> [Exercise data]:
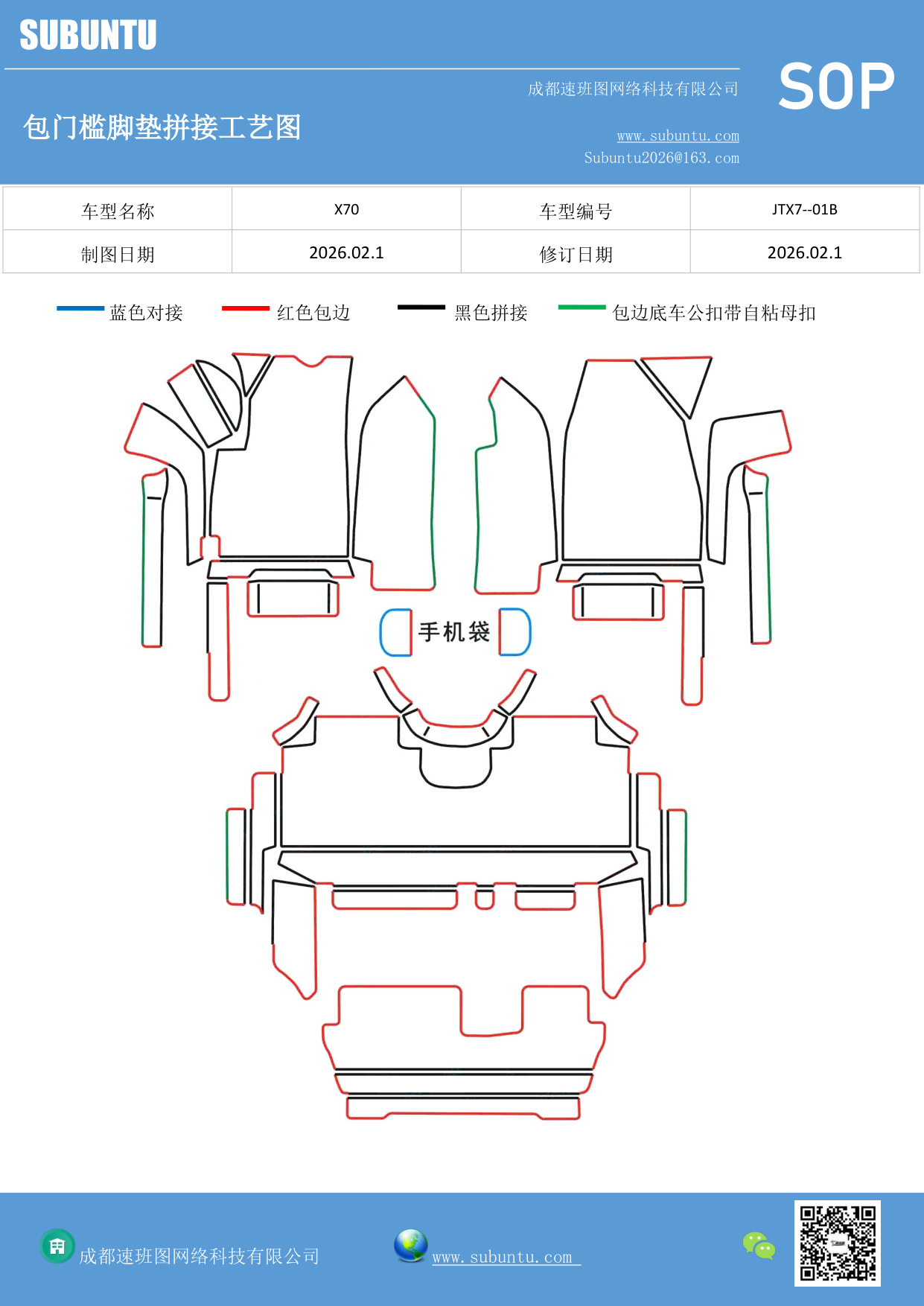 工艺图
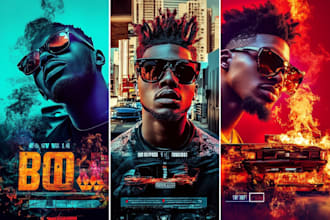 design mixtape cover single cover and album cover arts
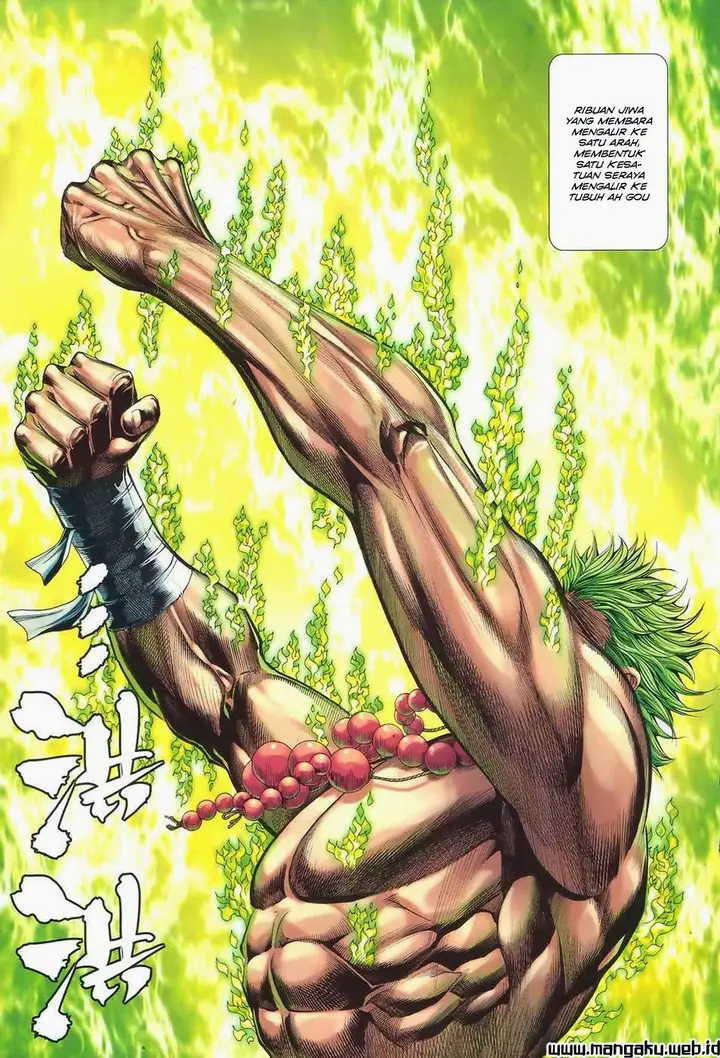 image-komik-feng-shen-ji-chapter-95-13/30
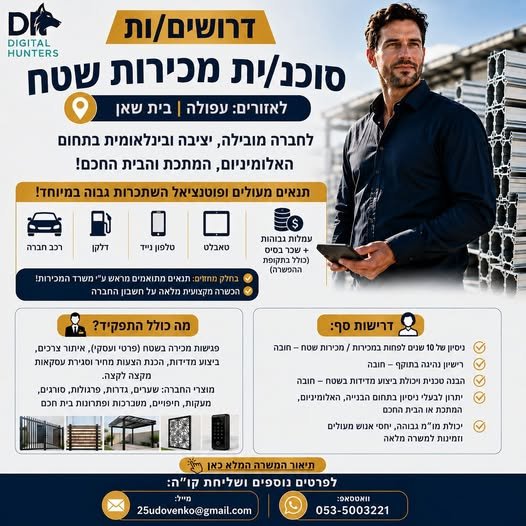 דרושים סוכני/ות מכירות שטח לאזורים: עפולה ובית שאן לחברה מובילה, יציבה ובינלאומית בתחום האלומיניום, המתכת והבית החכם! טקסט לפייסבוק (עברית) דרושים/ות סוכני/ות מכירות שטח לאזורים: עפולה ובית שאן לחברה מובילה, יציבה ובינלאומית בתחום האלו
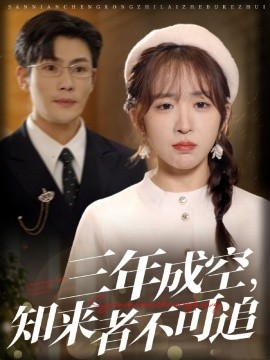 三年成空，知来者不可追 (2025)-58创客网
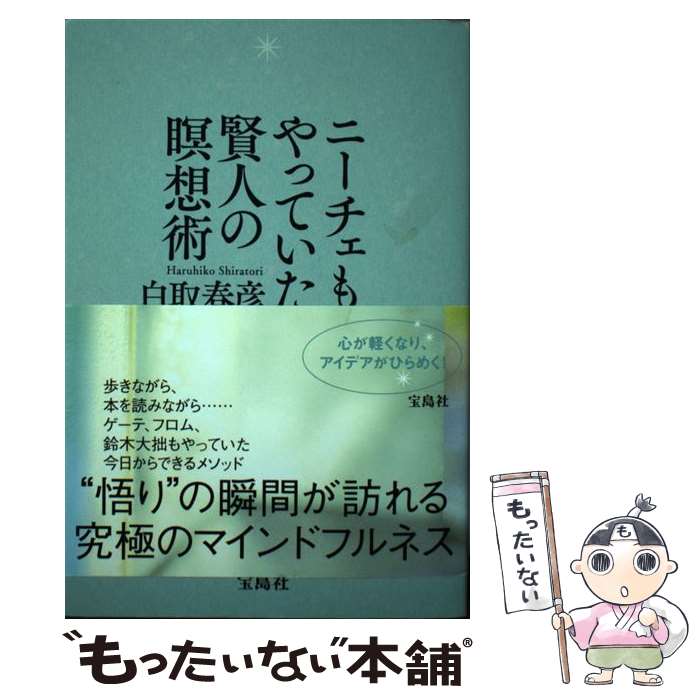 【中古】 ニーチェもやっていた賢人の瞑想術 / 白取 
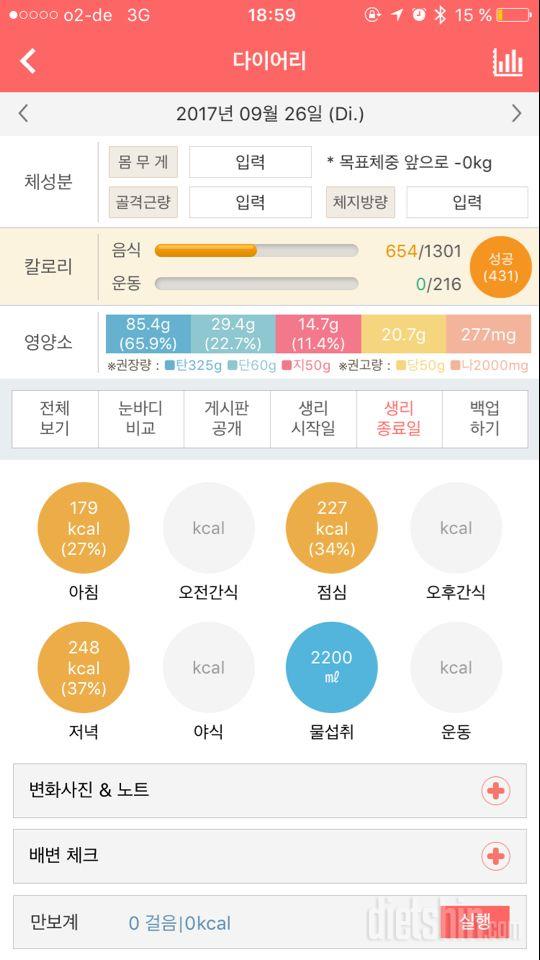 30일 1,000kcal 식단 46일차 성공!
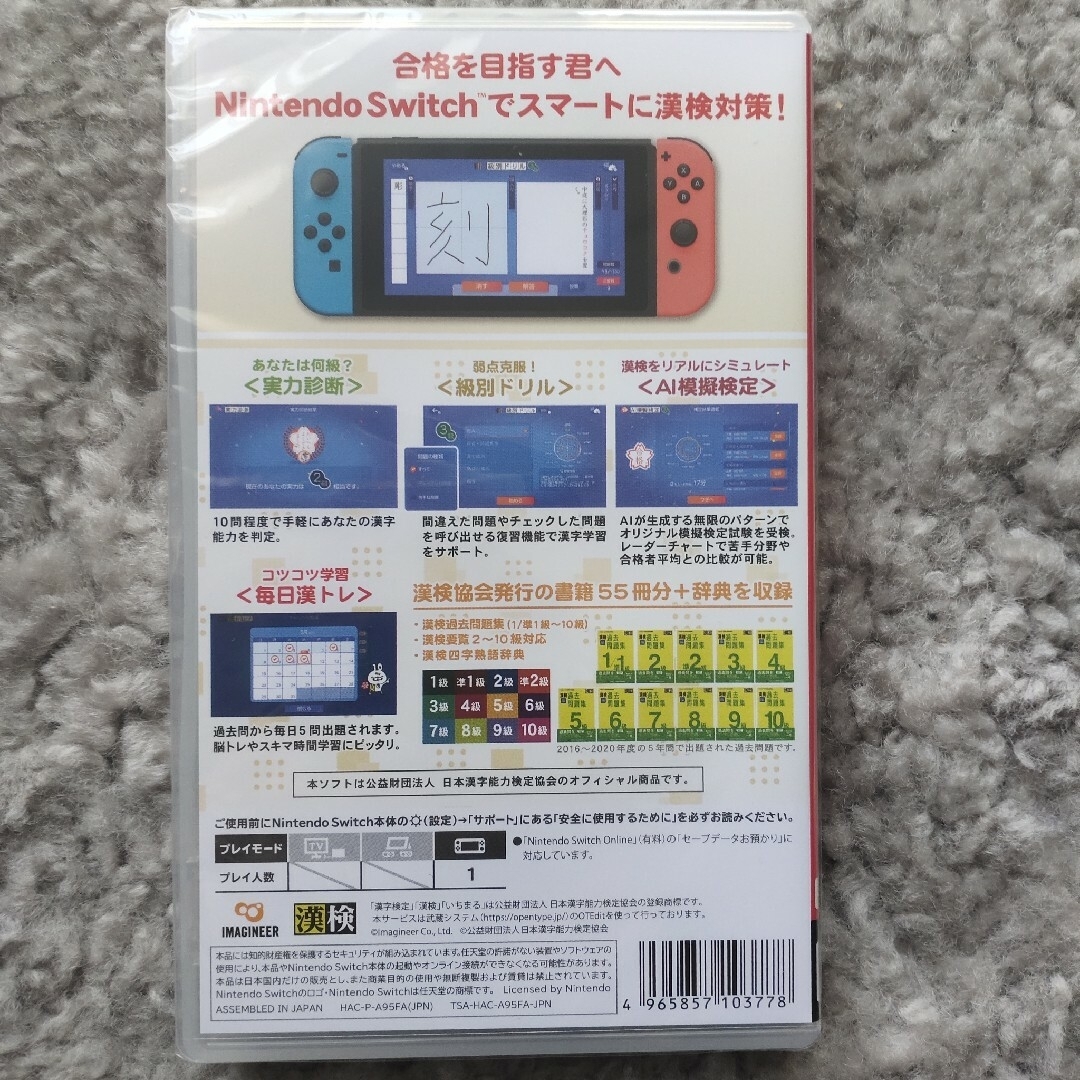 漢検スマート対策 Switch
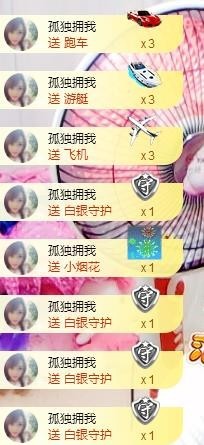 ☂客家甜心金牌代理☂主播照片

> [What you will do]:
Each entry above should be printed again word for word, with any picture dropped.

> [Task output]:
 工艺图
 design mixtape cover single cover and album cover arts
 image-komik-feng-shen-ji-chapter-95-13/30
 דרושים סוכני/ות מכירות שטח לאזורים: עפולה ובית שאן לחברה מובילה, יציבה ובינלאומית בתחום האלומיניום, המתכת והבית החכם! טקסט לפייסבוק (עברית) דרושים/ות סוכני/ות מכירות שטח לאזורים: עפולה ובית שאן לחברה מובילה, יציבה ובינלאומית בתחום האלו
 三年成空，知来者不可追 (2025)-58创客网
 【中古】 ニーチェもやっていた賢人の瞑想術 / 白取 
 30일 1,000kcal 식단 46일차 성공!
 漢検スマート対策 Switch
 ☂客家甜心金牌代理☂主播照片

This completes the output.